DE_termination_v1 | Termination During Probation | 2025-01-01

Confidence: Medium
Reason: Answer supported by retrieved policy evidence
Escalation: None


Project Structure

src/
  agents/
    retriever.py      # Hybrid policy retrieval
    generator.py      # LLM answer generation
    verifier.py       # Evidence validation
    safety.py         # Logging + PII protection

data/
  policies/           # Example policy documents

app.py                # Query pipeline orchestration

Running the System

Install dependencies:

pip install -e .

Run the demo queries:

python app.py

Run a single query:

python app.py --query "What is the payroll cutoff for Italy?"

Run offline evaluation:

python -m evaluation.retrieval_eval

Run unit tests:

pytest

Notes:

  • First run downloads all-MiniLM-L6-v2; HF warning is expected without HF_TOKEN.
  • Generator uses OpenAI API; set OPENAI_API_KEY for full evaluation.
  • Queries can be multilingual; the system translates to English for retrieval and returns answers in the user’s language.
  • Optional offline translation: install argostranslate and language packs to avoid API calls.

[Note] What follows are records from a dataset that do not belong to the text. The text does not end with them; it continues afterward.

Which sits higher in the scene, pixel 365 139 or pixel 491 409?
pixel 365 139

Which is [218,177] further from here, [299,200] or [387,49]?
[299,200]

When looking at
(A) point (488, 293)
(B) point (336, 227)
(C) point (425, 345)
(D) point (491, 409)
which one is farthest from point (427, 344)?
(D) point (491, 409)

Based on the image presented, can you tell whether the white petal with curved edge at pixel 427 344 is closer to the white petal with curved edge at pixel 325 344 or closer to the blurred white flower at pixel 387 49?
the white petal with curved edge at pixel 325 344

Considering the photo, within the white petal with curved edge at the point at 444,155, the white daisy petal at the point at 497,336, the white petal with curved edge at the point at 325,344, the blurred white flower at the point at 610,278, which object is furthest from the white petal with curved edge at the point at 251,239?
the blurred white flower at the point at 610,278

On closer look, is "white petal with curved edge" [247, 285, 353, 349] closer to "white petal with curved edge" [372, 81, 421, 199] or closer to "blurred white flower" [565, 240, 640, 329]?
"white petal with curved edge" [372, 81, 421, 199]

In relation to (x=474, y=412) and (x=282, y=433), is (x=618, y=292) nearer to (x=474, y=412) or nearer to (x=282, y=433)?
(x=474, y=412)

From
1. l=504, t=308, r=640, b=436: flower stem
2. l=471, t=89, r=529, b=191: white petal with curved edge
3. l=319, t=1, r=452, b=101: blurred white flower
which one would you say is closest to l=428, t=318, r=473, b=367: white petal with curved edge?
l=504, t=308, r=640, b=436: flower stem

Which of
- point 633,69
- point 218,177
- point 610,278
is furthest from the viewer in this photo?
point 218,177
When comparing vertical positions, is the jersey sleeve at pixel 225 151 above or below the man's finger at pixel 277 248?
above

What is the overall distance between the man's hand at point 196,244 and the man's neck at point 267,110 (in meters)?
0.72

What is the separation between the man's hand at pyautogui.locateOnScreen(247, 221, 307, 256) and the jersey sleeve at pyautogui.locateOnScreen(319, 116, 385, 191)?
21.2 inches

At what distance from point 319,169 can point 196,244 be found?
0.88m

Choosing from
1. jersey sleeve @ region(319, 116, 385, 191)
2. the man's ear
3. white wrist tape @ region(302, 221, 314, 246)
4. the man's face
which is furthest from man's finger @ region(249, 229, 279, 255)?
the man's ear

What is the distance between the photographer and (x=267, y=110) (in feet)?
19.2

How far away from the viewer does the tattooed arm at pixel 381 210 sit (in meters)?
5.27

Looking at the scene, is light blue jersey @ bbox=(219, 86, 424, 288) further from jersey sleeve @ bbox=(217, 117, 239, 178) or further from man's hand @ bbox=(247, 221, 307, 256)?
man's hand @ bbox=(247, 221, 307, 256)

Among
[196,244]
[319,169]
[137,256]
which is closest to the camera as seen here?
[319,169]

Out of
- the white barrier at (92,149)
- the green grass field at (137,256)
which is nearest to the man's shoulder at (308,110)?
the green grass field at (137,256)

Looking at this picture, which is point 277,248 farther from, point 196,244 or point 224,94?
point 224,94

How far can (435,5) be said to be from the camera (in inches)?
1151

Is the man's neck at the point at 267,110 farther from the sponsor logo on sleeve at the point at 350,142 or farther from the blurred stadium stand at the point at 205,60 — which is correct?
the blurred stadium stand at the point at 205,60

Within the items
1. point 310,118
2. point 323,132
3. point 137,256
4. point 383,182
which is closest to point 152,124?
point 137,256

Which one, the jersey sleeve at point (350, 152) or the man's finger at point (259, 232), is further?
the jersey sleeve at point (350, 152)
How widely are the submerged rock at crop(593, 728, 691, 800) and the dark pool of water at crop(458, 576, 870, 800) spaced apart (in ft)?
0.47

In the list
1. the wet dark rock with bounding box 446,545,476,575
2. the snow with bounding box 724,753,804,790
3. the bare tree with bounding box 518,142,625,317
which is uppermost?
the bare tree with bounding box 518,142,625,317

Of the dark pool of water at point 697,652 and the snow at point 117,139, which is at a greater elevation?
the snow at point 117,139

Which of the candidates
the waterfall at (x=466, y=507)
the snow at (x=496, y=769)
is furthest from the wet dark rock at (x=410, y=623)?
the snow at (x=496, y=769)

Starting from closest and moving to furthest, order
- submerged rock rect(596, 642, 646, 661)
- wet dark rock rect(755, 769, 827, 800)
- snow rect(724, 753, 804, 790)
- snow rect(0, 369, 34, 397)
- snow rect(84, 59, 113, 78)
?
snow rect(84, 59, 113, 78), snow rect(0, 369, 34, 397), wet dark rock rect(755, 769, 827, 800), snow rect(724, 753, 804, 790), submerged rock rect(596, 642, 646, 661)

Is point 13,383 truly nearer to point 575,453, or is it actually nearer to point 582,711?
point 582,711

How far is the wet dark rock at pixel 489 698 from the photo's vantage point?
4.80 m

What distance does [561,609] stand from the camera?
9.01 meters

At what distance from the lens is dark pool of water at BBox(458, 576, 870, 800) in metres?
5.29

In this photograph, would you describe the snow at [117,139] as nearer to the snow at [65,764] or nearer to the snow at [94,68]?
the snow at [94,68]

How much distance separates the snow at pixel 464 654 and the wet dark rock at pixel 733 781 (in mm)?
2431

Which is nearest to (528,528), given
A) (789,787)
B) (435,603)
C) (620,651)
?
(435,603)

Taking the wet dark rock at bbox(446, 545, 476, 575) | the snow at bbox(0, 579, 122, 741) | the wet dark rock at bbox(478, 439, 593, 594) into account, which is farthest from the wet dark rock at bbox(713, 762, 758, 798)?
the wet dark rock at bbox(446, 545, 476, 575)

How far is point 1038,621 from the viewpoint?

Generate a policy knowledge graph export:

python -m scripts.policy_graph

Generate a policy coverage report (missing policy types per country):

python -m scripts.policy_coverage

Optional: render the DOT graph (requires Graphviz):

dot -Tpng outputs/policy_graph.dot -o outputs/policy_graph.png

Multilingual demo (German/Spanish/French):

python -m scripts.multilingual_demo

Design Principles

Grounded Generation
All answers must reference retrieved policy evidence.

Fail-Safe Behavior
If evidence is insufficient or conflicting, the system escalates rather than hallucinating.

Auditability
All decisions are logged for compliance review.


Potential Extensions

  • Vector database integration (FAISS / pgvector)
  • Automated policy ingestion pipeline
  • Retrieval evaluation metrics (Recall@k, citation accuracy)
  • Structured output validation with JSON schemas
  • Human-in-the-loop review workflows

Summary

This prototype demonstrates how a multi-agent AI system can support compliance-sensitive workflows by combining retrieval, generation, verification, and safety layers.

The architecture emphasizes reliability, traceability, and controlled escalation—key requirements for deploying AI in HR, payroll, and employment compliance environments.